CI/CD for Spark pipelines
Learn how to set up continuous integration and deployment (CI/CD) for your Prophecy data pipelines using environment separation and testing. This page outlines how to:
- Configure multi-environment deployments
- Set up testing and validation
- Deploy pipelines using Prophecy's built-in tools or external CI/CD systems
Prerequisites
To set up CI/CD successfully in Prophecy, ensure that you have:
- Access to target execution environments (Databricks workspaces, for example)
- Empty Git repositories configured for your projects
- Understanding of your data pipeline requirements and SLAs
Environment setup
We recommend setting up separate environments (fabrics) for each stage of deployment. The table below illustrates one example of a multi-fabric setup.
Fabric | Purpose | Data | Access | Cluster Size |
---|---|---|---|---|
Development | Feature development and initial testing | Synthetic or anonymized datasets | Dev team | Small |
QA/Staging | Testing and validation | Production-like data samples | QA team | Medium |
Production | Live data processing | Real production data | Prod team | Large |
To learn more about the relationship between fabrics, projects, and teams, visit Team-based Access.
While you are not required to have multiple execution environments in Prophecy, it is best practice to keep development and production data and access separate.
Pipeline development workflow
Here is an example pipeline development workflow for teams that leverage multiple environments.
Step 1: Create a project
Start by creating a new project in Prophecy. The project should have its own dedicated Git repository, which helps maintain a clean version history and enables collaboration across teams. The project should be assigned to a team that includes every user who will need to access this project throughout its lifecycle. This is possible because the project team can differ from the fabric team, which should be more restrictive.

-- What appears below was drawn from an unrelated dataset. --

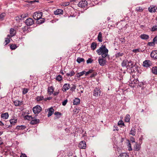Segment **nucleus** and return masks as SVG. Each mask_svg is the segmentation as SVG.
I'll use <instances>...</instances> for the list:
<instances>
[{"mask_svg": "<svg viewBox=\"0 0 157 157\" xmlns=\"http://www.w3.org/2000/svg\"><path fill=\"white\" fill-rule=\"evenodd\" d=\"M10 32L11 37L14 36L16 34V32L13 28L10 29Z\"/></svg>", "mask_w": 157, "mask_h": 157, "instance_id": "27", "label": "nucleus"}, {"mask_svg": "<svg viewBox=\"0 0 157 157\" xmlns=\"http://www.w3.org/2000/svg\"><path fill=\"white\" fill-rule=\"evenodd\" d=\"M10 49L12 50H14L17 48V46L15 44H11L10 46Z\"/></svg>", "mask_w": 157, "mask_h": 157, "instance_id": "46", "label": "nucleus"}, {"mask_svg": "<svg viewBox=\"0 0 157 157\" xmlns=\"http://www.w3.org/2000/svg\"><path fill=\"white\" fill-rule=\"evenodd\" d=\"M136 10L139 12H141L143 10L142 7H138L136 8Z\"/></svg>", "mask_w": 157, "mask_h": 157, "instance_id": "50", "label": "nucleus"}, {"mask_svg": "<svg viewBox=\"0 0 157 157\" xmlns=\"http://www.w3.org/2000/svg\"><path fill=\"white\" fill-rule=\"evenodd\" d=\"M132 52L134 53H137L140 52V49H136L132 50Z\"/></svg>", "mask_w": 157, "mask_h": 157, "instance_id": "57", "label": "nucleus"}, {"mask_svg": "<svg viewBox=\"0 0 157 157\" xmlns=\"http://www.w3.org/2000/svg\"><path fill=\"white\" fill-rule=\"evenodd\" d=\"M40 120L39 119H36L35 117L33 118L32 120L31 121L30 124L32 125L36 124L39 122Z\"/></svg>", "mask_w": 157, "mask_h": 157, "instance_id": "13", "label": "nucleus"}, {"mask_svg": "<svg viewBox=\"0 0 157 157\" xmlns=\"http://www.w3.org/2000/svg\"><path fill=\"white\" fill-rule=\"evenodd\" d=\"M97 43L95 42H93L92 43L91 45V48L93 50H94L97 47Z\"/></svg>", "mask_w": 157, "mask_h": 157, "instance_id": "28", "label": "nucleus"}, {"mask_svg": "<svg viewBox=\"0 0 157 157\" xmlns=\"http://www.w3.org/2000/svg\"><path fill=\"white\" fill-rule=\"evenodd\" d=\"M54 112V109L52 108H51L49 109L48 114V117L51 116L52 114Z\"/></svg>", "mask_w": 157, "mask_h": 157, "instance_id": "23", "label": "nucleus"}, {"mask_svg": "<svg viewBox=\"0 0 157 157\" xmlns=\"http://www.w3.org/2000/svg\"><path fill=\"white\" fill-rule=\"evenodd\" d=\"M26 128V126L25 125H18L17 126L16 128V129H17V130H23L25 128Z\"/></svg>", "mask_w": 157, "mask_h": 157, "instance_id": "22", "label": "nucleus"}, {"mask_svg": "<svg viewBox=\"0 0 157 157\" xmlns=\"http://www.w3.org/2000/svg\"><path fill=\"white\" fill-rule=\"evenodd\" d=\"M120 40L122 43H124L125 42V39L124 38H121Z\"/></svg>", "mask_w": 157, "mask_h": 157, "instance_id": "62", "label": "nucleus"}, {"mask_svg": "<svg viewBox=\"0 0 157 157\" xmlns=\"http://www.w3.org/2000/svg\"><path fill=\"white\" fill-rule=\"evenodd\" d=\"M70 84L68 83H65L63 87L62 90L63 92H66L70 88Z\"/></svg>", "mask_w": 157, "mask_h": 157, "instance_id": "11", "label": "nucleus"}, {"mask_svg": "<svg viewBox=\"0 0 157 157\" xmlns=\"http://www.w3.org/2000/svg\"><path fill=\"white\" fill-rule=\"evenodd\" d=\"M78 147L80 149H85L86 147V144L85 141H82L80 142L79 144Z\"/></svg>", "mask_w": 157, "mask_h": 157, "instance_id": "10", "label": "nucleus"}, {"mask_svg": "<svg viewBox=\"0 0 157 157\" xmlns=\"http://www.w3.org/2000/svg\"><path fill=\"white\" fill-rule=\"evenodd\" d=\"M98 63L100 65L103 66L106 63V60L104 58H101L99 57L98 59Z\"/></svg>", "mask_w": 157, "mask_h": 157, "instance_id": "5", "label": "nucleus"}, {"mask_svg": "<svg viewBox=\"0 0 157 157\" xmlns=\"http://www.w3.org/2000/svg\"><path fill=\"white\" fill-rule=\"evenodd\" d=\"M118 124L119 125H123L124 123L122 121H119L118 123Z\"/></svg>", "mask_w": 157, "mask_h": 157, "instance_id": "63", "label": "nucleus"}, {"mask_svg": "<svg viewBox=\"0 0 157 157\" xmlns=\"http://www.w3.org/2000/svg\"><path fill=\"white\" fill-rule=\"evenodd\" d=\"M25 118L26 119L31 121L33 117L31 116L27 115L25 116Z\"/></svg>", "mask_w": 157, "mask_h": 157, "instance_id": "47", "label": "nucleus"}, {"mask_svg": "<svg viewBox=\"0 0 157 157\" xmlns=\"http://www.w3.org/2000/svg\"><path fill=\"white\" fill-rule=\"evenodd\" d=\"M101 90L98 88L96 87L93 91V95L95 97H98L100 95Z\"/></svg>", "mask_w": 157, "mask_h": 157, "instance_id": "8", "label": "nucleus"}, {"mask_svg": "<svg viewBox=\"0 0 157 157\" xmlns=\"http://www.w3.org/2000/svg\"><path fill=\"white\" fill-rule=\"evenodd\" d=\"M25 22L27 26H31L34 24V21L32 18H29L25 21Z\"/></svg>", "mask_w": 157, "mask_h": 157, "instance_id": "6", "label": "nucleus"}, {"mask_svg": "<svg viewBox=\"0 0 157 157\" xmlns=\"http://www.w3.org/2000/svg\"><path fill=\"white\" fill-rule=\"evenodd\" d=\"M63 10L61 9H57L54 12L55 15H58L60 14H62L63 13Z\"/></svg>", "mask_w": 157, "mask_h": 157, "instance_id": "17", "label": "nucleus"}, {"mask_svg": "<svg viewBox=\"0 0 157 157\" xmlns=\"http://www.w3.org/2000/svg\"><path fill=\"white\" fill-rule=\"evenodd\" d=\"M20 157H27V155L25 154H21Z\"/></svg>", "mask_w": 157, "mask_h": 157, "instance_id": "64", "label": "nucleus"}, {"mask_svg": "<svg viewBox=\"0 0 157 157\" xmlns=\"http://www.w3.org/2000/svg\"><path fill=\"white\" fill-rule=\"evenodd\" d=\"M75 74V73L74 71H71L69 73H67L66 75L67 76H70L71 77L74 75Z\"/></svg>", "mask_w": 157, "mask_h": 157, "instance_id": "40", "label": "nucleus"}, {"mask_svg": "<svg viewBox=\"0 0 157 157\" xmlns=\"http://www.w3.org/2000/svg\"><path fill=\"white\" fill-rule=\"evenodd\" d=\"M67 99H66L64 101H63L62 102V105L63 106H65L66 104L67 103Z\"/></svg>", "mask_w": 157, "mask_h": 157, "instance_id": "58", "label": "nucleus"}, {"mask_svg": "<svg viewBox=\"0 0 157 157\" xmlns=\"http://www.w3.org/2000/svg\"><path fill=\"white\" fill-rule=\"evenodd\" d=\"M13 103L15 106H20L23 104L22 101H20L18 100H16L13 101Z\"/></svg>", "mask_w": 157, "mask_h": 157, "instance_id": "16", "label": "nucleus"}, {"mask_svg": "<svg viewBox=\"0 0 157 157\" xmlns=\"http://www.w3.org/2000/svg\"><path fill=\"white\" fill-rule=\"evenodd\" d=\"M33 110L34 114H38L41 111L42 108L40 105H37L33 107Z\"/></svg>", "mask_w": 157, "mask_h": 157, "instance_id": "3", "label": "nucleus"}, {"mask_svg": "<svg viewBox=\"0 0 157 157\" xmlns=\"http://www.w3.org/2000/svg\"><path fill=\"white\" fill-rule=\"evenodd\" d=\"M108 50L106 48L105 45H102L96 51L97 54L99 55H101L102 57L105 58L107 56H109L108 54Z\"/></svg>", "mask_w": 157, "mask_h": 157, "instance_id": "1", "label": "nucleus"}, {"mask_svg": "<svg viewBox=\"0 0 157 157\" xmlns=\"http://www.w3.org/2000/svg\"><path fill=\"white\" fill-rule=\"evenodd\" d=\"M77 62L78 63H80L82 62H85V60L83 58L78 57L77 59Z\"/></svg>", "mask_w": 157, "mask_h": 157, "instance_id": "33", "label": "nucleus"}, {"mask_svg": "<svg viewBox=\"0 0 157 157\" xmlns=\"http://www.w3.org/2000/svg\"><path fill=\"white\" fill-rule=\"evenodd\" d=\"M25 2H28V3L33 4L34 2H38L39 1L38 0H33V1H32L27 0V1H26Z\"/></svg>", "mask_w": 157, "mask_h": 157, "instance_id": "48", "label": "nucleus"}, {"mask_svg": "<svg viewBox=\"0 0 157 157\" xmlns=\"http://www.w3.org/2000/svg\"><path fill=\"white\" fill-rule=\"evenodd\" d=\"M90 76V78L95 77L97 75V73L96 72H93Z\"/></svg>", "mask_w": 157, "mask_h": 157, "instance_id": "54", "label": "nucleus"}, {"mask_svg": "<svg viewBox=\"0 0 157 157\" xmlns=\"http://www.w3.org/2000/svg\"><path fill=\"white\" fill-rule=\"evenodd\" d=\"M129 70H130V71H129V73H133L134 72H136V71H137L138 69H137V68H136V67L135 66L134 67H132L129 69Z\"/></svg>", "mask_w": 157, "mask_h": 157, "instance_id": "26", "label": "nucleus"}, {"mask_svg": "<svg viewBox=\"0 0 157 157\" xmlns=\"http://www.w3.org/2000/svg\"><path fill=\"white\" fill-rule=\"evenodd\" d=\"M136 134V129L135 128L132 127V128L130 131L129 134L132 136H135Z\"/></svg>", "mask_w": 157, "mask_h": 157, "instance_id": "20", "label": "nucleus"}, {"mask_svg": "<svg viewBox=\"0 0 157 157\" xmlns=\"http://www.w3.org/2000/svg\"><path fill=\"white\" fill-rule=\"evenodd\" d=\"M156 9V7L155 6H150L148 9L149 11L151 13L155 12Z\"/></svg>", "mask_w": 157, "mask_h": 157, "instance_id": "14", "label": "nucleus"}, {"mask_svg": "<svg viewBox=\"0 0 157 157\" xmlns=\"http://www.w3.org/2000/svg\"><path fill=\"white\" fill-rule=\"evenodd\" d=\"M75 89L76 86L75 85H74L73 87L71 88L70 90L72 91H73L75 90Z\"/></svg>", "mask_w": 157, "mask_h": 157, "instance_id": "59", "label": "nucleus"}, {"mask_svg": "<svg viewBox=\"0 0 157 157\" xmlns=\"http://www.w3.org/2000/svg\"><path fill=\"white\" fill-rule=\"evenodd\" d=\"M15 19L16 21H20L22 19L21 17H20V16H17L15 17Z\"/></svg>", "mask_w": 157, "mask_h": 157, "instance_id": "52", "label": "nucleus"}, {"mask_svg": "<svg viewBox=\"0 0 157 157\" xmlns=\"http://www.w3.org/2000/svg\"><path fill=\"white\" fill-rule=\"evenodd\" d=\"M152 73L155 75H157V67H153L151 69Z\"/></svg>", "mask_w": 157, "mask_h": 157, "instance_id": "29", "label": "nucleus"}, {"mask_svg": "<svg viewBox=\"0 0 157 157\" xmlns=\"http://www.w3.org/2000/svg\"><path fill=\"white\" fill-rule=\"evenodd\" d=\"M135 67V65H134V63L131 61H128L127 65L126 67L127 69H130L132 67Z\"/></svg>", "mask_w": 157, "mask_h": 157, "instance_id": "12", "label": "nucleus"}, {"mask_svg": "<svg viewBox=\"0 0 157 157\" xmlns=\"http://www.w3.org/2000/svg\"><path fill=\"white\" fill-rule=\"evenodd\" d=\"M27 15L26 14H22V15L20 16V17H21L22 19H23L25 17H26Z\"/></svg>", "mask_w": 157, "mask_h": 157, "instance_id": "60", "label": "nucleus"}, {"mask_svg": "<svg viewBox=\"0 0 157 157\" xmlns=\"http://www.w3.org/2000/svg\"><path fill=\"white\" fill-rule=\"evenodd\" d=\"M37 21V23L39 24H41L44 22V19L41 17L39 20Z\"/></svg>", "mask_w": 157, "mask_h": 157, "instance_id": "39", "label": "nucleus"}, {"mask_svg": "<svg viewBox=\"0 0 157 157\" xmlns=\"http://www.w3.org/2000/svg\"><path fill=\"white\" fill-rule=\"evenodd\" d=\"M140 37L142 39L144 40H147L149 38V36L145 34H141Z\"/></svg>", "mask_w": 157, "mask_h": 157, "instance_id": "19", "label": "nucleus"}, {"mask_svg": "<svg viewBox=\"0 0 157 157\" xmlns=\"http://www.w3.org/2000/svg\"><path fill=\"white\" fill-rule=\"evenodd\" d=\"M6 14L3 13L0 14V20L2 21L3 19L6 16Z\"/></svg>", "mask_w": 157, "mask_h": 157, "instance_id": "44", "label": "nucleus"}, {"mask_svg": "<svg viewBox=\"0 0 157 157\" xmlns=\"http://www.w3.org/2000/svg\"><path fill=\"white\" fill-rule=\"evenodd\" d=\"M152 65V63L151 61L148 60H146L143 63V66L146 67H150Z\"/></svg>", "mask_w": 157, "mask_h": 157, "instance_id": "7", "label": "nucleus"}, {"mask_svg": "<svg viewBox=\"0 0 157 157\" xmlns=\"http://www.w3.org/2000/svg\"><path fill=\"white\" fill-rule=\"evenodd\" d=\"M151 57L154 59H157V50H153L151 53Z\"/></svg>", "mask_w": 157, "mask_h": 157, "instance_id": "9", "label": "nucleus"}, {"mask_svg": "<svg viewBox=\"0 0 157 157\" xmlns=\"http://www.w3.org/2000/svg\"><path fill=\"white\" fill-rule=\"evenodd\" d=\"M17 119H13L10 120V124L13 125L15 124L17 122Z\"/></svg>", "mask_w": 157, "mask_h": 157, "instance_id": "30", "label": "nucleus"}, {"mask_svg": "<svg viewBox=\"0 0 157 157\" xmlns=\"http://www.w3.org/2000/svg\"><path fill=\"white\" fill-rule=\"evenodd\" d=\"M80 100L78 98H75L73 101V103L74 105H77L79 104Z\"/></svg>", "mask_w": 157, "mask_h": 157, "instance_id": "24", "label": "nucleus"}, {"mask_svg": "<svg viewBox=\"0 0 157 157\" xmlns=\"http://www.w3.org/2000/svg\"><path fill=\"white\" fill-rule=\"evenodd\" d=\"M10 36L9 35H8L7 36V37L6 38V40H5V42H6V44L5 45H6L7 44H9L10 42Z\"/></svg>", "mask_w": 157, "mask_h": 157, "instance_id": "38", "label": "nucleus"}, {"mask_svg": "<svg viewBox=\"0 0 157 157\" xmlns=\"http://www.w3.org/2000/svg\"><path fill=\"white\" fill-rule=\"evenodd\" d=\"M118 157H129V156L127 153H123L121 154Z\"/></svg>", "mask_w": 157, "mask_h": 157, "instance_id": "37", "label": "nucleus"}, {"mask_svg": "<svg viewBox=\"0 0 157 157\" xmlns=\"http://www.w3.org/2000/svg\"><path fill=\"white\" fill-rule=\"evenodd\" d=\"M153 42L155 43H157V35L154 38L153 40Z\"/></svg>", "mask_w": 157, "mask_h": 157, "instance_id": "56", "label": "nucleus"}, {"mask_svg": "<svg viewBox=\"0 0 157 157\" xmlns=\"http://www.w3.org/2000/svg\"><path fill=\"white\" fill-rule=\"evenodd\" d=\"M28 92V89L27 88H24L23 90L22 93L23 94H26Z\"/></svg>", "mask_w": 157, "mask_h": 157, "instance_id": "51", "label": "nucleus"}, {"mask_svg": "<svg viewBox=\"0 0 157 157\" xmlns=\"http://www.w3.org/2000/svg\"><path fill=\"white\" fill-rule=\"evenodd\" d=\"M21 30L24 33H28L29 31V27L27 26H25L21 29Z\"/></svg>", "mask_w": 157, "mask_h": 157, "instance_id": "18", "label": "nucleus"}, {"mask_svg": "<svg viewBox=\"0 0 157 157\" xmlns=\"http://www.w3.org/2000/svg\"><path fill=\"white\" fill-rule=\"evenodd\" d=\"M154 44L155 43L153 42V41L152 42H149L148 43L147 45L151 46H154V45H155Z\"/></svg>", "mask_w": 157, "mask_h": 157, "instance_id": "55", "label": "nucleus"}, {"mask_svg": "<svg viewBox=\"0 0 157 157\" xmlns=\"http://www.w3.org/2000/svg\"><path fill=\"white\" fill-rule=\"evenodd\" d=\"M124 55V53L122 52H119L115 54L116 57L118 58L120 56H122Z\"/></svg>", "mask_w": 157, "mask_h": 157, "instance_id": "43", "label": "nucleus"}, {"mask_svg": "<svg viewBox=\"0 0 157 157\" xmlns=\"http://www.w3.org/2000/svg\"><path fill=\"white\" fill-rule=\"evenodd\" d=\"M9 117V115L8 113H2L1 115V117L2 118L4 119H8Z\"/></svg>", "mask_w": 157, "mask_h": 157, "instance_id": "15", "label": "nucleus"}, {"mask_svg": "<svg viewBox=\"0 0 157 157\" xmlns=\"http://www.w3.org/2000/svg\"><path fill=\"white\" fill-rule=\"evenodd\" d=\"M87 1L86 0H82L78 4L79 7L82 8H87Z\"/></svg>", "mask_w": 157, "mask_h": 157, "instance_id": "4", "label": "nucleus"}, {"mask_svg": "<svg viewBox=\"0 0 157 157\" xmlns=\"http://www.w3.org/2000/svg\"><path fill=\"white\" fill-rule=\"evenodd\" d=\"M130 117L129 114H127L125 118V121L126 122H128L130 121Z\"/></svg>", "mask_w": 157, "mask_h": 157, "instance_id": "42", "label": "nucleus"}, {"mask_svg": "<svg viewBox=\"0 0 157 157\" xmlns=\"http://www.w3.org/2000/svg\"><path fill=\"white\" fill-rule=\"evenodd\" d=\"M54 114L56 116L55 117V118L56 119L59 118L62 115V114L58 112H55Z\"/></svg>", "mask_w": 157, "mask_h": 157, "instance_id": "31", "label": "nucleus"}, {"mask_svg": "<svg viewBox=\"0 0 157 157\" xmlns=\"http://www.w3.org/2000/svg\"><path fill=\"white\" fill-rule=\"evenodd\" d=\"M85 71H83L81 72L77 73L76 74L77 77V78H79L82 76L83 75H85Z\"/></svg>", "mask_w": 157, "mask_h": 157, "instance_id": "32", "label": "nucleus"}, {"mask_svg": "<svg viewBox=\"0 0 157 157\" xmlns=\"http://www.w3.org/2000/svg\"><path fill=\"white\" fill-rule=\"evenodd\" d=\"M140 145L136 144L134 147V149L136 151H138L140 150Z\"/></svg>", "mask_w": 157, "mask_h": 157, "instance_id": "35", "label": "nucleus"}, {"mask_svg": "<svg viewBox=\"0 0 157 157\" xmlns=\"http://www.w3.org/2000/svg\"><path fill=\"white\" fill-rule=\"evenodd\" d=\"M157 30V25H155L152 27L151 28V31L154 32Z\"/></svg>", "mask_w": 157, "mask_h": 157, "instance_id": "49", "label": "nucleus"}, {"mask_svg": "<svg viewBox=\"0 0 157 157\" xmlns=\"http://www.w3.org/2000/svg\"><path fill=\"white\" fill-rule=\"evenodd\" d=\"M97 38L99 42H102V41L103 40L102 37V33L101 32H99L98 36Z\"/></svg>", "mask_w": 157, "mask_h": 157, "instance_id": "25", "label": "nucleus"}, {"mask_svg": "<svg viewBox=\"0 0 157 157\" xmlns=\"http://www.w3.org/2000/svg\"><path fill=\"white\" fill-rule=\"evenodd\" d=\"M94 71V70L93 69H90L88 71H85V75L87 76L88 74L91 73H92Z\"/></svg>", "mask_w": 157, "mask_h": 157, "instance_id": "45", "label": "nucleus"}, {"mask_svg": "<svg viewBox=\"0 0 157 157\" xmlns=\"http://www.w3.org/2000/svg\"><path fill=\"white\" fill-rule=\"evenodd\" d=\"M42 16V13L41 12H35L33 15V18L35 20H39L41 18Z\"/></svg>", "mask_w": 157, "mask_h": 157, "instance_id": "2", "label": "nucleus"}, {"mask_svg": "<svg viewBox=\"0 0 157 157\" xmlns=\"http://www.w3.org/2000/svg\"><path fill=\"white\" fill-rule=\"evenodd\" d=\"M36 101H40L43 100H44V98L43 96H37L36 99Z\"/></svg>", "mask_w": 157, "mask_h": 157, "instance_id": "34", "label": "nucleus"}, {"mask_svg": "<svg viewBox=\"0 0 157 157\" xmlns=\"http://www.w3.org/2000/svg\"><path fill=\"white\" fill-rule=\"evenodd\" d=\"M48 94L51 95L53 94L54 91V88L52 86H50L48 88Z\"/></svg>", "mask_w": 157, "mask_h": 157, "instance_id": "21", "label": "nucleus"}, {"mask_svg": "<svg viewBox=\"0 0 157 157\" xmlns=\"http://www.w3.org/2000/svg\"><path fill=\"white\" fill-rule=\"evenodd\" d=\"M128 61L126 60H123L121 63V66L122 67H126L127 65Z\"/></svg>", "mask_w": 157, "mask_h": 157, "instance_id": "36", "label": "nucleus"}, {"mask_svg": "<svg viewBox=\"0 0 157 157\" xmlns=\"http://www.w3.org/2000/svg\"><path fill=\"white\" fill-rule=\"evenodd\" d=\"M52 99V97H47L46 98H44V101H46L47 100H50Z\"/></svg>", "mask_w": 157, "mask_h": 157, "instance_id": "61", "label": "nucleus"}, {"mask_svg": "<svg viewBox=\"0 0 157 157\" xmlns=\"http://www.w3.org/2000/svg\"><path fill=\"white\" fill-rule=\"evenodd\" d=\"M93 61V60L91 58H89L88 60L86 61V62L87 63H91Z\"/></svg>", "mask_w": 157, "mask_h": 157, "instance_id": "53", "label": "nucleus"}, {"mask_svg": "<svg viewBox=\"0 0 157 157\" xmlns=\"http://www.w3.org/2000/svg\"><path fill=\"white\" fill-rule=\"evenodd\" d=\"M62 79V77L61 75H58L56 78V80L58 81H60Z\"/></svg>", "mask_w": 157, "mask_h": 157, "instance_id": "41", "label": "nucleus"}]
</instances>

While you can technically use an empty directory to host your Prophecy project instead, this is not recommended.
Step 2: Develop and test
Develop pipelines in the development environment using the dev
branch. This stage involves building pipelines and configuring pipeline parameters to handle different runtime scenarios or environment-specific values. Execute pipelines interactively during development and inspect runtime logs to debug and validate pipeline behavior. During development, you can also create jobs that will automate pipeline execution after deployment.
Step 3: Deploy to QA
Once development and initial validation are complete, the QA team can begin validating the pipelines by running them interactively in the QA environment. Then, changes to the project can be merged to the main
branch and deployed in the QA environment to test if scheduled pipelines run as expected. This stage ensures that your pipelines and jobs function as expected in a controlled, production-like setting before they are released to live systems.
Step 4: Deploy to production
After the QA team has validated the project, the project can be deployed to production. Typically, a small, designated platform team is responsible for this step. The project is deployed to the production fabric, where jobs operate on real production data and run at scale. Jobs in production should ideally execute using a service principal rather than a user identity, since it is an unattended operation.
Project deployment options
You can deploy Prophecy projects using either the built-in Git-based workflow or through an external CI/CD system using the Prophecy Build Tool (PBT). Both approaches support multi-environment pipelines and can integrate automated testing into your release process.
Option 1: Prophecy-native CI/CD
Prophecy includes a native Git-based CI/CD workflow integrated directly into the project editor. This allows you to manage the entire lifecycle without leaving the Prophecy interface. In Prophecy's Git-based workflow, a release marks a specific version of your project by creating a Git tag, while deployment builds and pushes that version to your chosen environment. These steps usually run together but can also be executed independently. As part of the release process, Prophecy automatically builds the code, runs unit tests, and packages everything needed (such as JARs or wheels) to deploy pipelines and jobs.
- Git to learn more about the Git workflow
- Unit tests for validating pipeline functionality
- Deployment to deep dive into the phases of project deployment
Option 2: External CI/CD with PBT
If your organization already uses an external CI/CD system, you can integrate Prophecy projects using the Prophecy Build Tool (PBT), a command-line interface designed for automation. PBT works with systems like GitHub Actions and Jenkins to build and deploy Prophecy projects from a Git repository.
This approach supports the same multi-environment model as native CI/CD. Use the --fabric-ids
flag in your CI/CD configuration to target specific fabrics during deployment.
To use PBT in your CI/CD pipeline:
- Install the Prophecy Build Tool.
- Configure secrets to securely store credentials and environment connection details.
- Set up your GitHub Actions or Jenkins workflow to include build and deploy steps using PBT.
For detailed instructions and examples, see Prophecy Build Tool (PBT).